Wikidata:Content Schema

It is proposed that this informational page become a policy or guideline. Please see the discussion on its talk page or the project chat.
The following is a proposed Wikidata policy or guideline. The proposal may still be in development, under discussion, or in the process of gathering consensus for adoption.

The Wikidata Content Schema (WDCS) is a concept for representing different types of data models on Wikidata. It is based on an "if–then" concept: if a Wikidata item has certain claims (such as instance of (P31) scholarly article (Q13442814)), then it must, or must not, or should, or could have other claims.

It is currently under development.

Raw notes edit

A model for documenting the musts, shoulds, coulds, and shall-nots of a Wikidata entry, depending on what the entry is.

At its most fundamental, the skeleton:
{ “if”: […],
“then”: {
“required”: […],
“recommended”: […],
“optional”: […],
“must-not”: […],
}

The skeleton comprises the if part and the then superpart. Within the then superpart are the parts must, recommended, optional, and must-not. Those terms carry the RFC 2119 meaning. Thus there are five parts; each part is a key-value pair with the key being the part name and the value being an array of objects. The objects collectively are the guts.

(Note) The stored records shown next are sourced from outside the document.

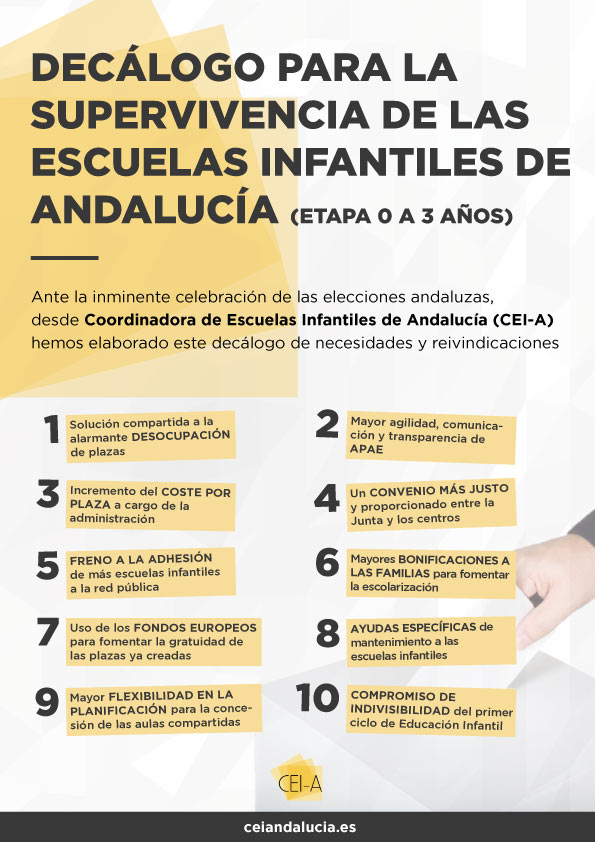 DECÁLOGO PARA LA SUPERVIVENCIA DE LAS ESCUELAS INFANTILES DE ANDALUCÍA (ETAPA 0 A 3 AÑOS)

Ante la inminente celebración de las elecciones andaluzas, desde Coordinadora de Escuelas Infantiles de Andalucía (CEI-A) hemos elaborado este decálogo de necesidades y reivindicaciones

1 Solución compartida a la alarmante DESOCUPACIÓN de plazas

2 Mayor agilidad, comunicación y transparencia de APAE

3 Incremento del COSTE POR PLAZA a cargo de la administración

4 Un CONVENIO MÁS JUSTO y proporcionado entre la Junta y los centros

5 FRENO A LA ADHESIÓN de más escuelas infantiles a la red pública

6 Mayores BONIFICACIONES A LAS FAMILIAS para fomentar la escolarización

7 Uso de los FONDOS EUROPEOS para fomentar la gratuidad de las plazas ya creadas

8 AYUDAS ESPECÍFICAS de mantenimiento a las escuelas infantiles

9 Mayor FLEXIBILIDAD EN LA PLANIFICACIÓN para la concesión de las aulas compartidas

10 COMPROMISO DE INDIVISIBILIDAD del primer ciclo de Educación Infantil

CEI-A

ceiandalucia.es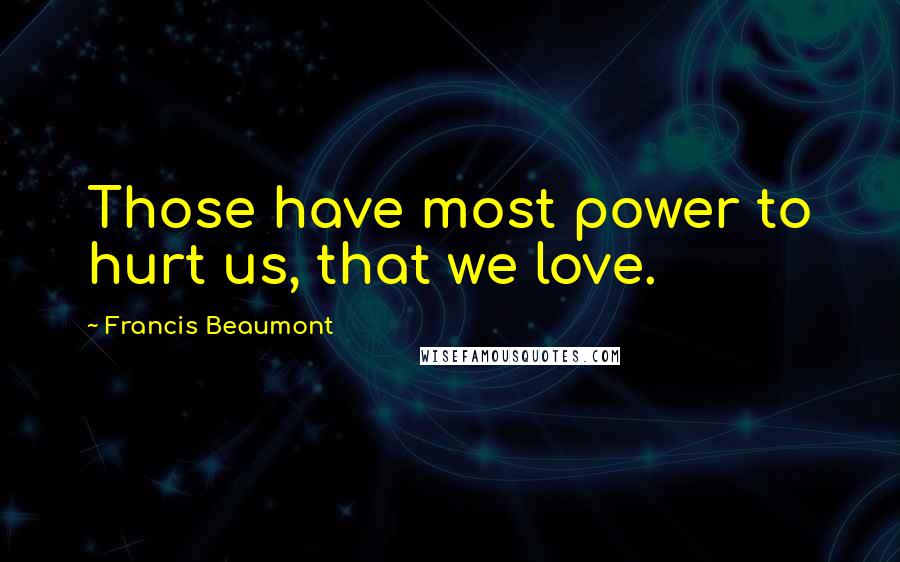 Those have most power to hurt us, that we love.

~ Francis Beaumont

WISEFAMOUSQUOTES.COM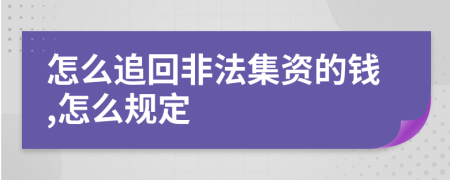 怎么追回非法集资的钱,怎么规定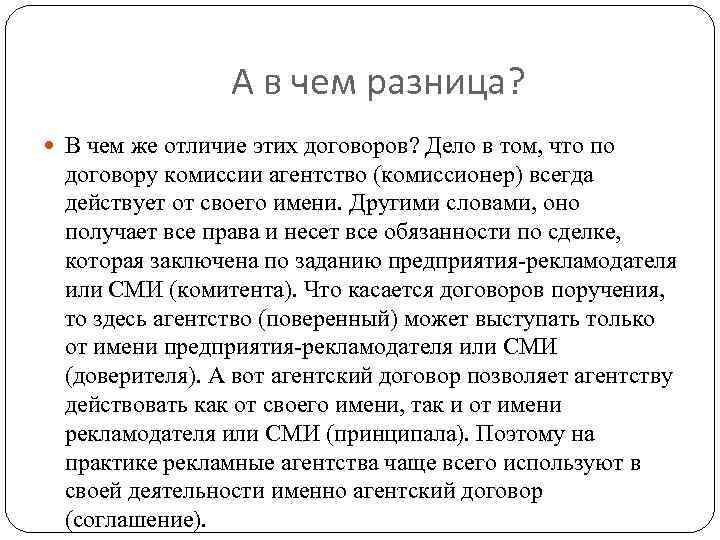 А в чем разница?

В чем же отличие этих договоров? Дело в том, что по договору комиссии агентство (комиссионер) всегда действует от своего имени. Другими словами, оно получает все права и несет все обязанности по сделке, которая заключена по заданию предприятия-рекламодателя или СМИ (комитента). Что касается договоров поручения, то здесь агентство (поверенный) может выступать только от имени предприятия-рекламодателя или СМИ (доверителя). А вот агентский договор позволяет агентству действовать как от своего имени, так и от имени рекламодателя или СМИ (принципала). Поэтому на практике рекламные агентства чаще всего используют в своей деятельности именно агентский договор (соглашение).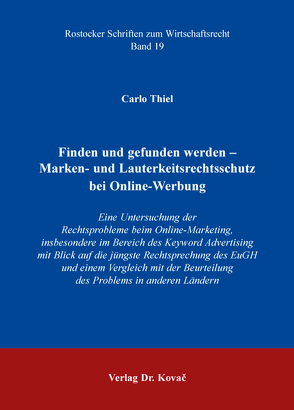 Rostocker Schriften zum Wirtschaftsrecht
Band 19

Carlo Thiel

Finden und gefunden werden – Marken- und Lauterkeitsrechtsschutz bei Online-Werbung

Eine Untersuchung der Rechtsprobleme beim Online-Marketing, insbesondere im Bereich des Keyword Advertising mit Blick auf die jüngste Rechtsprechung des EuGH und einem Vergleich mit der Beurteilung des Problems in anderen Ländern

Verlag Dr. Kovač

Here are the types of guts:

{“property”: “P###”} — the property is represented on the item
{“property”: [“P1”, “P2”]} – either one property or the other is represented on the item
{“property”: “P###”, “value”: “abc”} – the property is represented on the item and has the stated value. (Note that the specification will not enforce content types – that’s up to the person writing the schema. Thus {“property”: “P31”, “value”: 12} is valid per the specification but not valid per Wikidata)
{“property”: “P###”, “value”: [“abc”, “def”]} – the property is represented on the item and has one or more of these values. Whether it’s X and Y or X or Y depends on whether the gut is located in the required, recommended, optional, or must-not section. If two things are required in pairs, then it looks like this: [ “a”, [“b”, “c”] ]
{“property”: “P###”, “expression”: “.*”} – the property is represented on the item and its value is captured by the stated regular expression
{“property”: “P###”, “qualifier”: {“property”: “P###”, “value”: “…" }} – the property is represented on the item and can have any value, but also has the stated qualifier expressed as an object, or an array of such objects. To specify the value, include a value key-value pair per above
{“property”: “P###”, “reference”: {“property”: “P###”, “value”: “…”}} – the property is represented on the item and can have any value, but also has the stated reference expressed as an object, an array of such objects, or just true to state that a reference of some kind is required. (If you set reference: true in the must-not part, it technically means a reference is forbidden)
{“property”: “P###”, “rank”: “normal”} – the property is represented on the item and can have any value, but the value is of the stated rank, which can be one of “normal,” “deprecated,” or “preferred”. You could also have an array of two in theory, I guess. Having an array that’s just all three is phenomenally stupid; don’t do it.

Key-value pairs can be combined arbitrarily, and to have more than one, you can arrange them in arrays.

Guts mirror concepts in the Wikibase data model. A schema compliant with WDCS can be fed into a tester to generate a compliance report.
* If a gut is present in a given item as a claim and is in the “required” part then the test passes
* If a gut is present in a given item as a claim and is in the “must-not” part then the test fails
* If a gut is NOT present in a given item as a claim and is in the “required” part then the test passes
* If a gut is NOT present in a given item as a claim and is in the “must-not” part then the test fails
* In order for the test overall to pass, all the sub-tests must pass. One failure results in an overall failure.
* Recommended and optional are “non-voting.” While they show up on the report, they do not determine whether a test succeeds or fails.